The encoding determines the sample rate and bit depth. Input and output encodings are independent and can differ. Both default to audio/pcm (24 kHz) if omitted.
EncodingSample rateBest for
audio/pcm24,000 HzDefault. Highest quality, ideal for browser and app use.
audio/pcmu8,000 HzTelephony (G.711 μ-law).
audio/pcma8,000 HzTelephony (G.711 A-law).

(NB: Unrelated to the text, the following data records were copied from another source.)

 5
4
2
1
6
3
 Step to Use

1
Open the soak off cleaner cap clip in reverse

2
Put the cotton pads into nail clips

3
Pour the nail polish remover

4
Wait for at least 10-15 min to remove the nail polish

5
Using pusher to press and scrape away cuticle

For telephony, use audio/pcmu or audio/pcma (8 kHz) to match the phone network and avoid resampling. See Connect to Twilio for a full phone integration. Set format.encoding under input and output. You can also pass an explicit sample_rate inside format:
curl -X POST https://agents.assemblyai.com/v1/agents \
  -H "Authorization: $ASSEMBLYAI_API_KEY" \
  -H "Content-Type: application/json" \
  -d '{
    "name": "Support Assistant",
    "system_prompt": "You are a friendly support agent. Keep replies under two sentences.",
    "voice": { "voice_id": "ivy" },
    "input":  { "format": { "encoding": "audio/pcmu", "sample_rate": 8000 } },
    "output": { "format": { "encoding": "audio/pcmu", "sample_rate": 8000 } }
  }'
FieldTypeRequiredNotes
input.format.encodingstringNoaudio/pcm, audio/pcmu, or audio/pcma. Default audio/pcm.
output.format.encodingstringNoSame values as input. Default audio/pcm.
format.sample_rateintegerNoSample rate in Hz. Determined by the encoding if omitted.

Volume

Adjust the playback volume of the agent’s speech via output.volume. Accepts a number from 0 (silent) to 100 (loudest). If omitted, the voice plays at its native level.
curl -X PUT https://agents.assemblyai.com/v1/agents/$AGENT_ID \
  -H "Authorization: $ASSEMBLYAI_API_KEY" -H "Content-Type: application/json" \
  -d '{ "output": { "volume": 60 } }'
FieldTypeRequiredNotes
output.volumenumber | nullNo0 (silent) to 100 (loudest). null plays at native level.
When configured inline via session.update, output.voice and output.format are immutable after session.ready and must be set on your first update. output.volume is the exception: it can be changed mid-session, and the new value applies to subsequent reply.audio chunks.